Watch the video I linked above of Dr Ali. Maybe he’s just repeating Cahill. Still, I have a lot of respect for Ali and it would take some convincing to swing me over, even though I’m inclined to ‘wish it were so’. Aside from the brain what else would require glucose sufficiently to evolve gluconeogenesis? In another discussion someone claimed that gluconeogenesis was around long before humans and we inherited it for whatever reasons. No documentation offered.


Leptin in Initiation and Maintainance of Ketosis
(Butter Withaspoon) #40

Red blood cells?

When the glycerol backbone of the triglyceride is converted to glucose, this is also gluconeogenesis. It makes sense that the body would utilise this fuel source when mainly burning fat.
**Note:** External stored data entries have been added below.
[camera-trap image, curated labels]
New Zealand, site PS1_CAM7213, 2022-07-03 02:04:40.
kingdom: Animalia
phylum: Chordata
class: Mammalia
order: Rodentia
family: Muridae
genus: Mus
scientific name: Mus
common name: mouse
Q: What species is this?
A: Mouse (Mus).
No sources, just enjoying thinking about these things


(Bob M) #41

So, I misspoke. I got a high(er) reading on my ketonix, I hypothesized due to a higher fat intake the day before (only test once a day, in the mornings). I specifically ate more (saturated) fat yesterday (mainly in the form of sour cream/cream), and…my ketonix went back to a low level.

This is why I’ve given up theorizing about things. What I theorize would happen seems to be true…until it’s not. And then I don’t have a good explanation.